I expect the value of the dollar to continue to decline for some time now. One of the reasons is the weakness of the US economy and the fact that growth will remain subdued for an extended period.

A second reason for this is that the Federal Reserve is now following a policy that calls for little or no increase in US interest rates for some time, perhaps two to three years.

Stephen Roach, of Yale University and former Morgan Stanley, even predicted that the dollar could fall by up to 35%.

Mr. Rupkey’s dire picture of the trade situation, mentioned above, only reinforces the belief that the dollar’s decline will not be minimal.

Can this situation continue?

We do not see this situation changing much in the future.

And, this is what the president who takes office on January 20, 2021 will have to face. Whoever this president is, attention will have to be paid to the fact that the economy of the United States is going to have to be restructured.

No matter what is being promised right now in this election campaign, the future will be dominated by the fact that the world has changed and new thinking is going to have to take over.

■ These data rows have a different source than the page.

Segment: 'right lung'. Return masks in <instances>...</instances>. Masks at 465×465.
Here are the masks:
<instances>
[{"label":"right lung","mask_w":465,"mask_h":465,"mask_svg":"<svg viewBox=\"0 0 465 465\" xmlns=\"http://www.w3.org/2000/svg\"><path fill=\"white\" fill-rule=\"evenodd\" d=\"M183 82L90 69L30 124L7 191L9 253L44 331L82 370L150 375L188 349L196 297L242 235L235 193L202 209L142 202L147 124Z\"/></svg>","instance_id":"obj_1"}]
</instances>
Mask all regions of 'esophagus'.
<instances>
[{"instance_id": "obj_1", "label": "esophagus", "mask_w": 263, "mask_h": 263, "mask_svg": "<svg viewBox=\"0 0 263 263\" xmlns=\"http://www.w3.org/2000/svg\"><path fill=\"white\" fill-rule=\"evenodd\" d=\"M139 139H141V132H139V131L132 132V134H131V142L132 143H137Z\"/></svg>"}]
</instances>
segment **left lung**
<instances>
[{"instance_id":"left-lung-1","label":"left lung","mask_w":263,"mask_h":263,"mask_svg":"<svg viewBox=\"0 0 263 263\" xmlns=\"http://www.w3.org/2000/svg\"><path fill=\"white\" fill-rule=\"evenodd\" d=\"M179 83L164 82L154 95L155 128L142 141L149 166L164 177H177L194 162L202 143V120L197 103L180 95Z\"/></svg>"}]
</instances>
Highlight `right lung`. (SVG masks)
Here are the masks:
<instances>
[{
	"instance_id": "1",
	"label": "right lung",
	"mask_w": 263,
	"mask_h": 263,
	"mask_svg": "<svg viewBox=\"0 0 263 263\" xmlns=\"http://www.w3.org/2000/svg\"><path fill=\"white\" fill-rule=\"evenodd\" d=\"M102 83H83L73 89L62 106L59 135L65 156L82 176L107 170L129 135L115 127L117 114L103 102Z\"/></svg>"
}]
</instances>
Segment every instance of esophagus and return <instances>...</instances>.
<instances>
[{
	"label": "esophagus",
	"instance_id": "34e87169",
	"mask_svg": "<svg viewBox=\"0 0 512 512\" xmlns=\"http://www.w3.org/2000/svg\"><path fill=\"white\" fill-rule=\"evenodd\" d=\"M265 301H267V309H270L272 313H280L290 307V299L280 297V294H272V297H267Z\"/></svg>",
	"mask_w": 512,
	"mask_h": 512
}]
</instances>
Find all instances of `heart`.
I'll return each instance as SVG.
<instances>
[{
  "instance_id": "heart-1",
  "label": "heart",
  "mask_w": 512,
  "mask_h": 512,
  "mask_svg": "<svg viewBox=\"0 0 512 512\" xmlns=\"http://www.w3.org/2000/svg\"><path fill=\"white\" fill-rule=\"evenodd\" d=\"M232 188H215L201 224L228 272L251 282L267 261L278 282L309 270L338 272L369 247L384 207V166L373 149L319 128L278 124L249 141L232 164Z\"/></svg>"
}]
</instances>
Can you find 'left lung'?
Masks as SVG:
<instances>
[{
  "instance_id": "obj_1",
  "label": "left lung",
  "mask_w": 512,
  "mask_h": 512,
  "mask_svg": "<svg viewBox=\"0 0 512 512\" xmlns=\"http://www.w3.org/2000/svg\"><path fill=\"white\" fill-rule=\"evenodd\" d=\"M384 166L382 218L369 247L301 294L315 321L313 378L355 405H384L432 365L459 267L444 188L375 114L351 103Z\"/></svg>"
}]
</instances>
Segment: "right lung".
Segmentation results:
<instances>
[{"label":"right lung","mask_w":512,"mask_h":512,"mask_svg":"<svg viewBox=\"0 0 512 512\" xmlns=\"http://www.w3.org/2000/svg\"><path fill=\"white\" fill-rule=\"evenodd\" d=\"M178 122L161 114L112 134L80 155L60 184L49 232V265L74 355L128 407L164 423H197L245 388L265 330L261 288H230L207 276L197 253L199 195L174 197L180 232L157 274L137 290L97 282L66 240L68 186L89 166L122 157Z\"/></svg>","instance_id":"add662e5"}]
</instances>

I’ve used the term “radical uncertainty” a lot recently. I have to admit that I took this phrase from the book by former Bank of England President Mervyn King and former Financial Times columnist John Kay. The title of the book is “Radical Uncertainty: Decision-Making Beyond the Numbers”.

In a world of radical uncertainty, we not only don’t know what the probabilities of possible outcomes in the future might be, we don’t even know all of the possible outcomes that could occur. In other words, there are a lot of unknowns, unknowns.

How to invest?

How to invest in such a situation?

Well, you have to be careful. For a time, the old rules will not apply. Also, a broader separation is going to take place between “legacy” companies, organizations that still retain the “old” structure and vision, and modern “new” companies, organizations that are created to exist and thrive in the world. ‘evolution. world. And that applies to the financial world, just as it does to the manufacturing world.

But, as one can imagine, it will take a long time. After all, there are a lot of unknowns, unknowns. There is so little an investor can predict when the world will be in the state it is in now. And, in my opinion, we are only at the beginning of this period, which means that there is an awful lot to go through.